But more importantly, he offered a measured viewpoint on the current slump in coal traffic and its effect on Class 1 railways in general, as well as NS in particular.

Moorman intimated that while coal is important, and any volume slump is worth monitoring, the commodity might not be the be-all and end-all for the industry's health or its future, which is certainly not conventional wisdom and to some people borderline heresy.

"Coal is such an important part of our business that it obviously gets a lot of focus, but I do tend to think that today people are probably looking a little too hard at coal and not seeing all of the other good things that are going on," says Moorman.

For old-time railwaymen wedded to the "king coal" slogan, this might be seen as a radical shift in thinking.
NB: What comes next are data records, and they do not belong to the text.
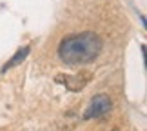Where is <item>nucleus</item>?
I'll use <instances>...</instances> for the list:
<instances>
[{
    "mask_svg": "<svg viewBox=\"0 0 147 131\" xmlns=\"http://www.w3.org/2000/svg\"><path fill=\"white\" fill-rule=\"evenodd\" d=\"M102 38L93 31L65 37L58 44V56L67 66H82L93 62L102 51Z\"/></svg>",
    "mask_w": 147,
    "mask_h": 131,
    "instance_id": "f257e3e1",
    "label": "nucleus"
},
{
    "mask_svg": "<svg viewBox=\"0 0 147 131\" xmlns=\"http://www.w3.org/2000/svg\"><path fill=\"white\" fill-rule=\"evenodd\" d=\"M91 80H93V75L89 71H82V73H76V75H64V73H58V75L55 77V82H58L60 86H64L65 89L73 91V93L82 91Z\"/></svg>",
    "mask_w": 147,
    "mask_h": 131,
    "instance_id": "f03ea898",
    "label": "nucleus"
},
{
    "mask_svg": "<svg viewBox=\"0 0 147 131\" xmlns=\"http://www.w3.org/2000/svg\"><path fill=\"white\" fill-rule=\"evenodd\" d=\"M111 107H113L111 98H109L105 93H100V95L94 96V98L91 100V104L87 106L86 113H84V118H86V120H91V118L105 117L107 113L111 111Z\"/></svg>",
    "mask_w": 147,
    "mask_h": 131,
    "instance_id": "7ed1b4c3",
    "label": "nucleus"
},
{
    "mask_svg": "<svg viewBox=\"0 0 147 131\" xmlns=\"http://www.w3.org/2000/svg\"><path fill=\"white\" fill-rule=\"evenodd\" d=\"M29 51H31V48L29 45H24V48H20L18 51H16V53L11 56V58L5 62V64L2 66V73H5L7 69H11V67H15V66H18V64H22V62H24L26 58H27V55H29Z\"/></svg>",
    "mask_w": 147,
    "mask_h": 131,
    "instance_id": "20e7f679",
    "label": "nucleus"
},
{
    "mask_svg": "<svg viewBox=\"0 0 147 131\" xmlns=\"http://www.w3.org/2000/svg\"><path fill=\"white\" fill-rule=\"evenodd\" d=\"M105 131H120L118 128H109V129H105Z\"/></svg>",
    "mask_w": 147,
    "mask_h": 131,
    "instance_id": "39448f33",
    "label": "nucleus"
}]
</instances>
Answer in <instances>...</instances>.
But the industry's 2012 first-quarter earnings numbers were suggesting this kind of de-linkage, something most Wall Street analysts appear to have ignored, or simply dismissed, as a fluke.
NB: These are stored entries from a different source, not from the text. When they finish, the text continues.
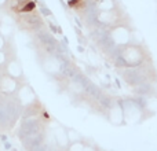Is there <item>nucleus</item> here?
<instances>
[{
    "label": "nucleus",
    "mask_w": 157,
    "mask_h": 151,
    "mask_svg": "<svg viewBox=\"0 0 157 151\" xmlns=\"http://www.w3.org/2000/svg\"><path fill=\"white\" fill-rule=\"evenodd\" d=\"M103 116L108 118V121L110 124L116 125V127L124 124V116H123V109L121 105H120V100H112L110 105L103 111Z\"/></svg>",
    "instance_id": "4"
},
{
    "label": "nucleus",
    "mask_w": 157,
    "mask_h": 151,
    "mask_svg": "<svg viewBox=\"0 0 157 151\" xmlns=\"http://www.w3.org/2000/svg\"><path fill=\"white\" fill-rule=\"evenodd\" d=\"M66 132H68L69 143H76V142H81V140H83V136H81L77 131L72 129V128H68V129H66Z\"/></svg>",
    "instance_id": "11"
},
{
    "label": "nucleus",
    "mask_w": 157,
    "mask_h": 151,
    "mask_svg": "<svg viewBox=\"0 0 157 151\" xmlns=\"http://www.w3.org/2000/svg\"><path fill=\"white\" fill-rule=\"evenodd\" d=\"M4 47H6V39L0 35V51H4Z\"/></svg>",
    "instance_id": "15"
},
{
    "label": "nucleus",
    "mask_w": 157,
    "mask_h": 151,
    "mask_svg": "<svg viewBox=\"0 0 157 151\" xmlns=\"http://www.w3.org/2000/svg\"><path fill=\"white\" fill-rule=\"evenodd\" d=\"M95 7L98 8L99 13H102V11H113V10H116L117 6H116V2H114V0H97Z\"/></svg>",
    "instance_id": "10"
},
{
    "label": "nucleus",
    "mask_w": 157,
    "mask_h": 151,
    "mask_svg": "<svg viewBox=\"0 0 157 151\" xmlns=\"http://www.w3.org/2000/svg\"><path fill=\"white\" fill-rule=\"evenodd\" d=\"M17 99L18 103L24 107H29V106L35 105L36 102V94L29 85H21L17 91Z\"/></svg>",
    "instance_id": "6"
},
{
    "label": "nucleus",
    "mask_w": 157,
    "mask_h": 151,
    "mask_svg": "<svg viewBox=\"0 0 157 151\" xmlns=\"http://www.w3.org/2000/svg\"><path fill=\"white\" fill-rule=\"evenodd\" d=\"M4 74L14 80H21L22 78V66L17 59H8V62L4 66Z\"/></svg>",
    "instance_id": "8"
},
{
    "label": "nucleus",
    "mask_w": 157,
    "mask_h": 151,
    "mask_svg": "<svg viewBox=\"0 0 157 151\" xmlns=\"http://www.w3.org/2000/svg\"><path fill=\"white\" fill-rule=\"evenodd\" d=\"M8 62L7 59V54H6L4 51H0V68H4L6 63Z\"/></svg>",
    "instance_id": "14"
},
{
    "label": "nucleus",
    "mask_w": 157,
    "mask_h": 151,
    "mask_svg": "<svg viewBox=\"0 0 157 151\" xmlns=\"http://www.w3.org/2000/svg\"><path fill=\"white\" fill-rule=\"evenodd\" d=\"M84 149H86V142L81 140L76 142V143H71L66 151H84Z\"/></svg>",
    "instance_id": "13"
},
{
    "label": "nucleus",
    "mask_w": 157,
    "mask_h": 151,
    "mask_svg": "<svg viewBox=\"0 0 157 151\" xmlns=\"http://www.w3.org/2000/svg\"><path fill=\"white\" fill-rule=\"evenodd\" d=\"M120 15L116 13V10L113 11H102V13H98V21L102 25H106V26H116L119 24Z\"/></svg>",
    "instance_id": "9"
},
{
    "label": "nucleus",
    "mask_w": 157,
    "mask_h": 151,
    "mask_svg": "<svg viewBox=\"0 0 157 151\" xmlns=\"http://www.w3.org/2000/svg\"><path fill=\"white\" fill-rule=\"evenodd\" d=\"M0 35H2L4 39L10 37V36L13 35V26L8 25V24H3L2 22V26H0Z\"/></svg>",
    "instance_id": "12"
},
{
    "label": "nucleus",
    "mask_w": 157,
    "mask_h": 151,
    "mask_svg": "<svg viewBox=\"0 0 157 151\" xmlns=\"http://www.w3.org/2000/svg\"><path fill=\"white\" fill-rule=\"evenodd\" d=\"M52 139H54L55 147L59 151H66V149L69 147V139H68V132L66 128H63L62 125H57L52 129Z\"/></svg>",
    "instance_id": "5"
},
{
    "label": "nucleus",
    "mask_w": 157,
    "mask_h": 151,
    "mask_svg": "<svg viewBox=\"0 0 157 151\" xmlns=\"http://www.w3.org/2000/svg\"><path fill=\"white\" fill-rule=\"evenodd\" d=\"M121 59L128 66H138L145 59V50L138 44H128L121 50Z\"/></svg>",
    "instance_id": "2"
},
{
    "label": "nucleus",
    "mask_w": 157,
    "mask_h": 151,
    "mask_svg": "<svg viewBox=\"0 0 157 151\" xmlns=\"http://www.w3.org/2000/svg\"><path fill=\"white\" fill-rule=\"evenodd\" d=\"M0 26H2V24H0Z\"/></svg>",
    "instance_id": "18"
},
{
    "label": "nucleus",
    "mask_w": 157,
    "mask_h": 151,
    "mask_svg": "<svg viewBox=\"0 0 157 151\" xmlns=\"http://www.w3.org/2000/svg\"><path fill=\"white\" fill-rule=\"evenodd\" d=\"M120 105L123 109L124 116V124H139L147 118V111L145 110L144 103L132 98H124L120 99Z\"/></svg>",
    "instance_id": "1"
},
{
    "label": "nucleus",
    "mask_w": 157,
    "mask_h": 151,
    "mask_svg": "<svg viewBox=\"0 0 157 151\" xmlns=\"http://www.w3.org/2000/svg\"><path fill=\"white\" fill-rule=\"evenodd\" d=\"M131 35H132L131 29L125 25H116L112 28L109 33L112 41L116 46H128V43L131 41Z\"/></svg>",
    "instance_id": "3"
},
{
    "label": "nucleus",
    "mask_w": 157,
    "mask_h": 151,
    "mask_svg": "<svg viewBox=\"0 0 157 151\" xmlns=\"http://www.w3.org/2000/svg\"><path fill=\"white\" fill-rule=\"evenodd\" d=\"M19 88V84L17 80L14 78L8 77V76L3 74L0 76V92L6 95H13V94H17Z\"/></svg>",
    "instance_id": "7"
},
{
    "label": "nucleus",
    "mask_w": 157,
    "mask_h": 151,
    "mask_svg": "<svg viewBox=\"0 0 157 151\" xmlns=\"http://www.w3.org/2000/svg\"><path fill=\"white\" fill-rule=\"evenodd\" d=\"M11 151H17V150H11Z\"/></svg>",
    "instance_id": "17"
},
{
    "label": "nucleus",
    "mask_w": 157,
    "mask_h": 151,
    "mask_svg": "<svg viewBox=\"0 0 157 151\" xmlns=\"http://www.w3.org/2000/svg\"><path fill=\"white\" fill-rule=\"evenodd\" d=\"M6 2H7V0H0V7H2V6H4Z\"/></svg>",
    "instance_id": "16"
}]
</instances>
Moorman's public pronouncement deserves high praise. It is a bold stance which, if nothing else, should get people thinking because it's bad fiscal policy for any industry or business to put too many eggs in one basket.
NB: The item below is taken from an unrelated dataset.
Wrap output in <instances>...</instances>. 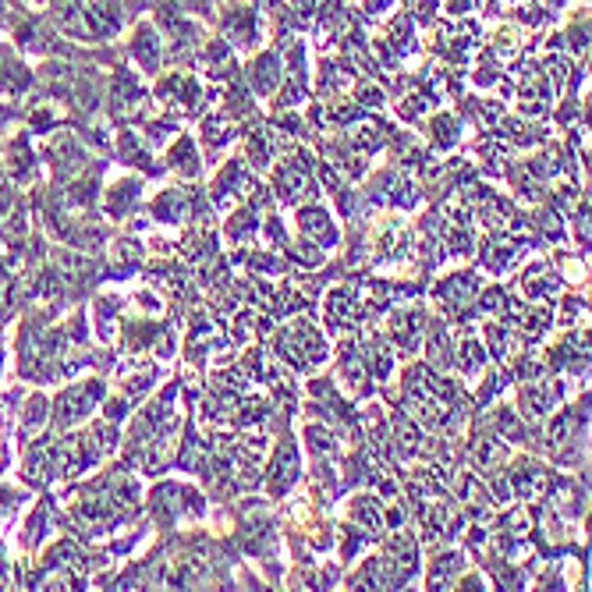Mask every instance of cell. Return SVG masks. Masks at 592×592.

The coal card was understandable prior to the Staggers Act which deregulated US railways, when strictly playing defence at least was defensible and coal was the decisive advantage for over-regulated railways. But it's a questionable strategy as a standalone measure now that railways have come roaring back, competing for a wider range of commodities by price, ride quality, and marketing efforts, and sometimes competing over shorter distances, at that.

Actively exploring ways to reduce coal's dominance may seem sacrilege. But it's not a negative. It's sound strategy, regardless of the surprises of export trade, balance of payments, environmental rulings, or climate fluctuations.

No one is saying US railways should walk away from coal; it is a mainstay, and should remain so far into the future. And no one can move coal the way a railway can. But that doesn't mean other market opportunities should be ignored or accepted passively. It's a new railway age. Diversification offers quite a lucrative payback. Railways big and small have seen this as they pursue all those natural gas opportunities arising.

But now a Class 1 CEO has had the courage to say so. Let's hope that Moorman's clarion call on June 5 rang more than one bell, reaching far beyond New York or the New York Stock Exchange.